藤田武彦

12人の怒れる男 評決の行方の藤田武彦のレビュー・感想・評価

12人の怒れる男 評決の行方(1997年製作の映画)
2.9
オリジナルのシドニー・ルメット版「12人の怒れる男たち」を観て下さい。大傑作です。
白黒ですが、気になりません。
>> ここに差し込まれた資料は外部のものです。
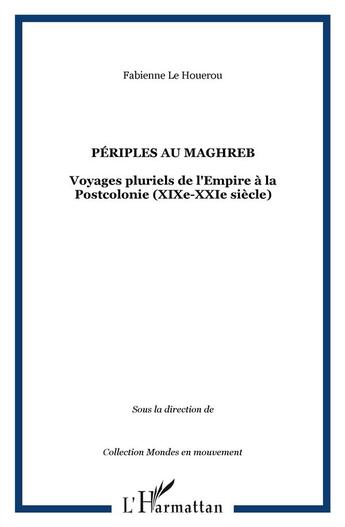 Fabienne Le Houerou

PÉRIPLES AU MAGHREB

Voyages pluriels de l'Empire à la Postcolonie (XIXe-XXIe siècle)

Sous la direction de

Collection Mondes en mouvement

L'Harmattan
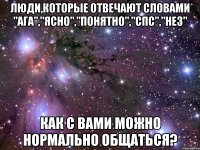 ЛЮДИ,КОТОРЫЕ ОТВЕЧАЮТ СЛОВАМИ "АГА","ЯСНО","ПОНЯТНО","СПС","НЕЗ"

КАК С ВАМИ МОЖНО НОРМАЛЬНО ОБЩАТЬСЯ?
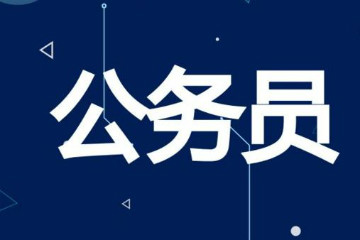 公务员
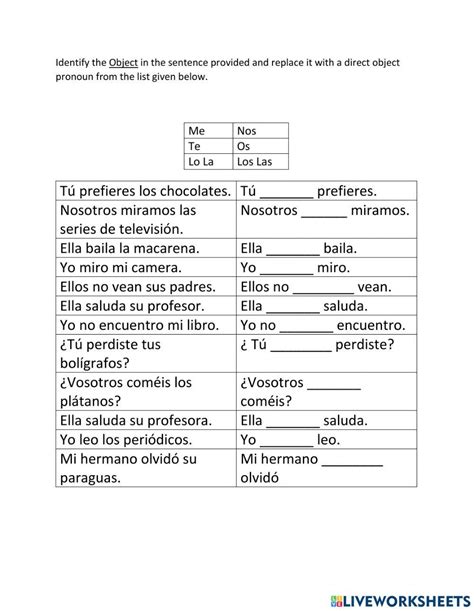 Identify the Object in the sentence provided and replace it with a direct object pronoun from the list given below.

| Me | Nos |
|---|---|
| Te | Os |
| Lo La | Los Las |

| Tú prefieres los chocolates. | Tú _______ prefieres. |
|---|---|
| Nosotros miramos las series de televisión. | Nosotros ______ miramos. |
| Ella baila la macarena. | Ella _______ baila. |
| Yo miro mi camera. | Yo _______ miro. |
| Ellos no vean sus padres. | Ellos no ________ vean. |
| Ella saluda su profesor. | Ella _______ saluda. |
| Yo no encuentro mi libro. | Yo no _______ encuentro. |
| ¿Tú perdiste tus bolígrafos? | ¿ Tú ________ perdiste? |
| ¿Vosotros coméis los plátanos? | ¿Vosotros _______ coméis? |
| Ella saluda su profesora. | Ella _______ saluda. |
| Yo leo los periódicos. | Yo _______ leo. |
| Mi hermano olvidó su paraguas. | Mi hermano ________ olvidó |

LIVEWORKSHEETS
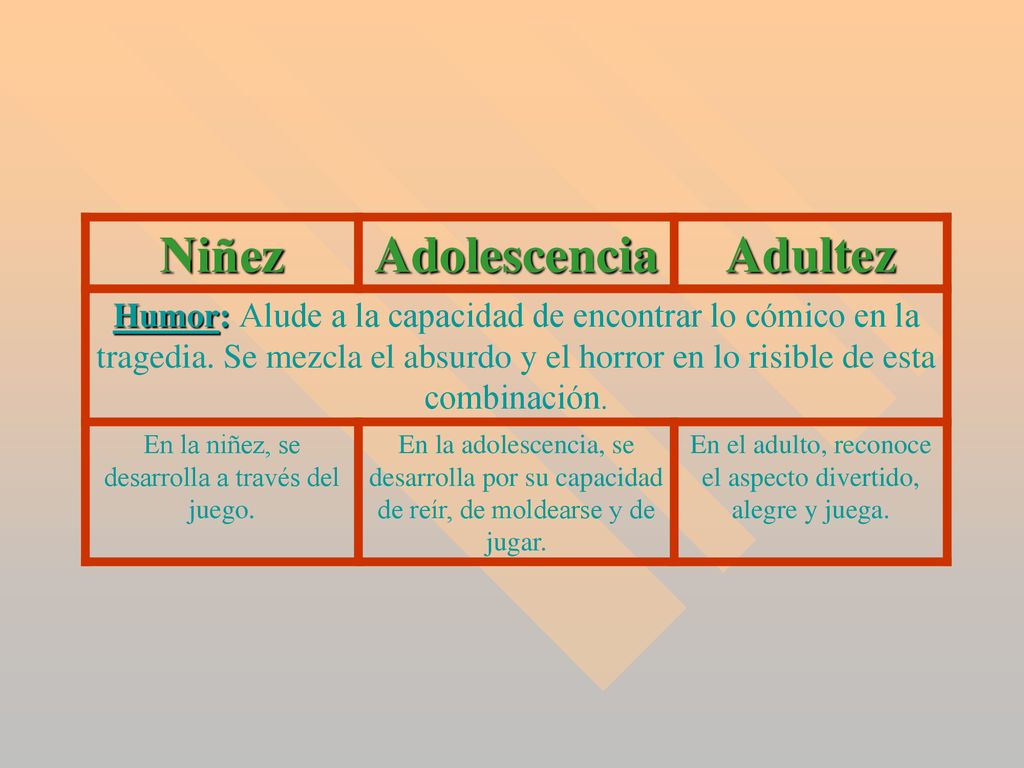 | Niñez | Adolescencia | Adultez |
|---|---|---|
| Humor: Alude a la capacidad de encontrar lo cómico en la tragedia. Se mezcla el absurdo y el horror en lo risible de esta combinación. | | |
| En la niñez, se desarrolla a través del juego. | En la adolescencia, se desarrolla por su capacidad de reír, de moldearse y de jugar. | En el adulto, reconoce el aspecto divertido, alegre y juega. |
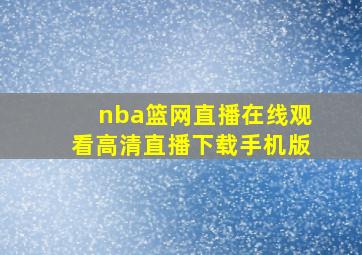 nba篮网直播在线观看高清直播下载手机版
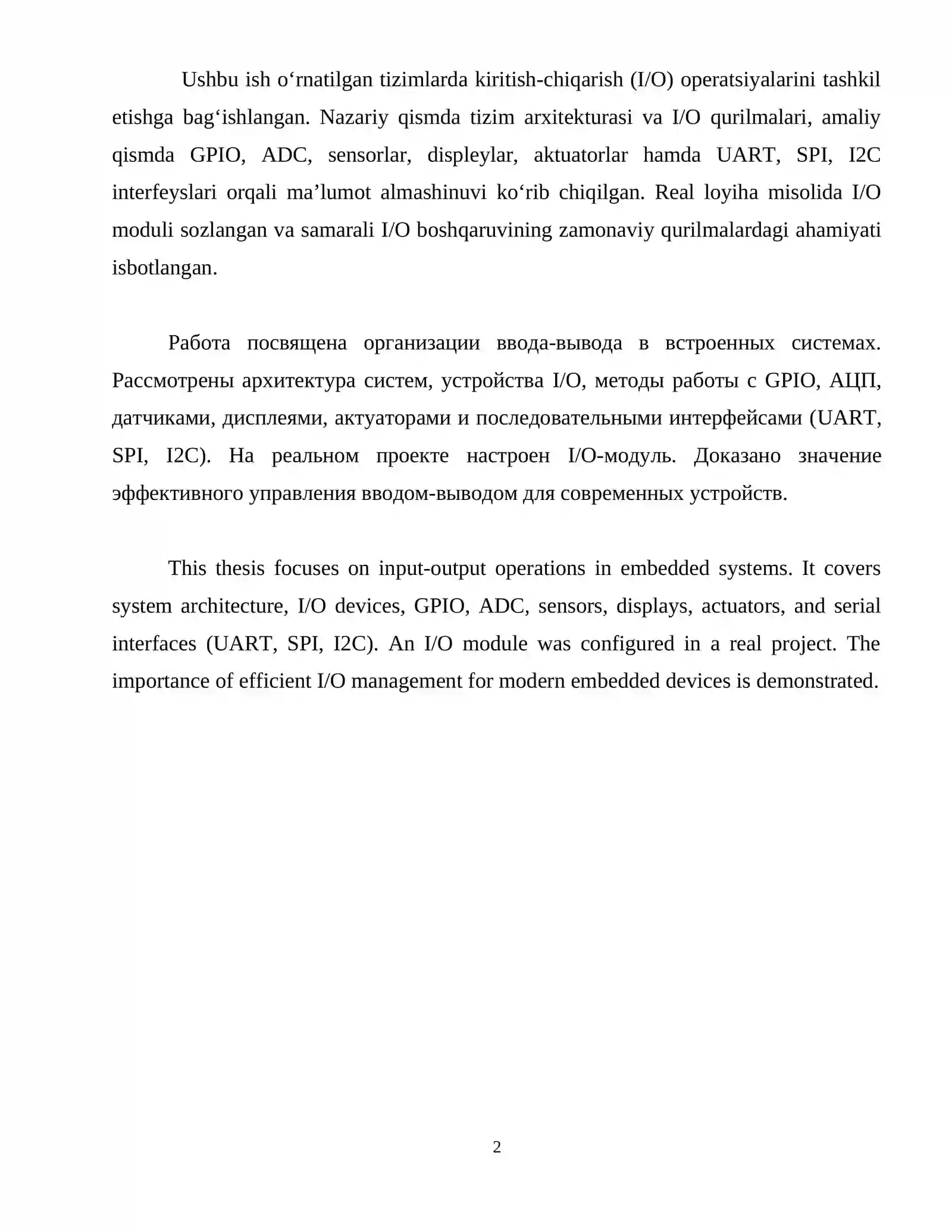 Ushbu ish o'rnatilgan tizimlarda kiritish-chiqarish (I/O) operatsiyalarini tashkil etishga bag'ishlangan. Nazariy qismda tizim arxitekturasi va I/O qurilmalari, amaliy qismda GPIO, ADC, sensorlar, displeylar, aktuatorlar hamda UART, SPI, I2C interfeyslari orqali ma'lumot almashinuvi ko'rib chiqilgan. Real loyiha misolida I/O moduli sozlangan va samarali I/O boshqaruvining zamonaviy qurilmalardagi ahamiyati isbotlangan.

Работа посвящена организации ввода-вывода в встроенных системах. Рассмотрены архитектура систем, устройства I/O, методы работы с GPIO, АЦП, датчиками, дисплеями, актуаторами и последовательными интерфейсами (UART, SPI, I2C). На реальном проекте настроен I/O-модуль. Доказано значение эффективного управления вводом-выводом для современных устройств.

This thesis focuses on input-output operations in embedded systems. It covers system architecture, I/O devices, GPIO, ADC, sensors, displays, actuators, and serial interfaces (UART, SPI, I2C). An I/O module was configured in a real project. The importance of efficient I/O management for modern embedded devices is demonstrated.

2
全く古さを感じさせません。

この作品「評決の行方」は、そのリメイク版です。

緊迫感、テンポ、ドラマ展開、テーマ性など全く別モノです。


まずカメラワークに大きな違いがあり、テーブル越しに人物を映しています。
会議に参加している感を狙ったのかもしれませんが、焦点がぼやけた画面になってしまっています。
オリジナルの方は、人物をアップでとらえ、緊迫感があります。

話者が変わる際も、人物の動きなどが入り、間延びしてしまっています。
オリジナルの方は、カットが瞬時に切り替わり、テンポ良く進みます。

投票がだんだんと変わっていく瞬間が、ドラマ性が現れる瞬間なのですが、オリジナルではドキドキとした期待感と意外感が感じられます。

これらをベースにしたテーマ性、人が人の人生を左右することのおそろしさも、オリジナルの方がリアルに感じられます。

ぜひオリジナル版から観て下さい。